Lemann notes that “what managers consider a problem is typically what their predecessor considered a solution.” If only this meant that we were always improving our management methods, each generation of managers building on the insights and solutions of the previous one. Sadly, it seems that instead we often throw out the old methods entirely, and revert back to the earlier problems.
Consider, for instance, the role of processes and rules. At the time in which Alfred P. Sloan was leading General Motors to greatness, the problem was charismatic company leaders who emphasized personality over process. Sloan pushed back on this, and as Lemann writes, determined that “having rules was better than having a ruler”
Eventually, of course, rules and processes turned into bureaucracy and that became the problem, and now we’re back to start ups with charismatic leaders, arguing that rules and processes impede progress.
The truth, as usual, lies somewhere in between.
Or perhaps, more accurately, the truth, a.k.a. the best balance between process and freedom, is different in different situations.
This is why I cannot easily respond when someone asks me “how can I be a better manager?” The answer depends on the circumstances in which that person is managing.
Similarly, I dislike rigorous adherence to specific project management methodologies.
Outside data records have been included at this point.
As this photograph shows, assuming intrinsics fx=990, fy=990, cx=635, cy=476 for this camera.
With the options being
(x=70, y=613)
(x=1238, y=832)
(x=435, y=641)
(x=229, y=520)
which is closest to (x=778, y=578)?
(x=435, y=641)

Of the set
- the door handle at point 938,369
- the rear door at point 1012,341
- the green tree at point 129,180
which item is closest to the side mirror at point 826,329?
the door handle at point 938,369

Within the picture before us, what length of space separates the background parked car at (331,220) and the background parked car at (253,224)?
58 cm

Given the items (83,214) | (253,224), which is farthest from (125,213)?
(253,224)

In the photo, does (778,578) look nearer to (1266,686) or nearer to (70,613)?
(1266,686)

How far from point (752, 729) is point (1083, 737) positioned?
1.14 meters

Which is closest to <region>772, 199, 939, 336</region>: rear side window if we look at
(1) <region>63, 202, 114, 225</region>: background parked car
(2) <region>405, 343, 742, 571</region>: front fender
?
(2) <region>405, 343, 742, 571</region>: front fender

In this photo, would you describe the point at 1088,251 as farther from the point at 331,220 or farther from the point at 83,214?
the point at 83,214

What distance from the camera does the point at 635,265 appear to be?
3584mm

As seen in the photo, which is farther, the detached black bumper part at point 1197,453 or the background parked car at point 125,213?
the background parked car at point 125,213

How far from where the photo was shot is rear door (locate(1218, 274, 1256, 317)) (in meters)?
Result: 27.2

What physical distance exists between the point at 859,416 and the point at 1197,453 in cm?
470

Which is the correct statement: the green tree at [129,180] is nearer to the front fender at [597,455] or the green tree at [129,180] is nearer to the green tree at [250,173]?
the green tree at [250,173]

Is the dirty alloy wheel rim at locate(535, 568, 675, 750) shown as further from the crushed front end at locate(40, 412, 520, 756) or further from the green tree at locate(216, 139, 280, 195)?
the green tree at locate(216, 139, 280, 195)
As much as I love Kanban, I doubt it is the right approach in every situation. It is not fashionable to admit it now, but there are aspects of the traditional “waterfall” project management techniques that work really, really well in some situations.
To me, the key to good management, whether it is of people or projects, or even, I suspect, companies is situational awareness. This is one of the military terms I picked up during my years at a company that had a lot of former military officers, but it is useful so it has stayed with me. It is generally used to describe an awareness of the full environment surrounding events. When thinking about management, I think of situational awareness as being aware of the environment in which your actions are embedded. It encompasses company and industry culture, the personalities and pain points of the people on your team, the other projects and business goals competing for attention, and more.
Management methods that shine in one situation may produce terrible results in another. So while I enjoy reading about Google’s success and think there are important lessons we can learn from it, I do not think the team at Google has come up with the “right” way to run a company, any more than the team at GM had.
Treat with suspicion anyone who says they know how to solve your management problems without first gaining a solid understanding not just of those problems, but of the environment in which you work. There are no shortcuts to good management. The best you can hope for is instructive lessons that help you analyze your issues and come up with the best methods to use in your particular situation.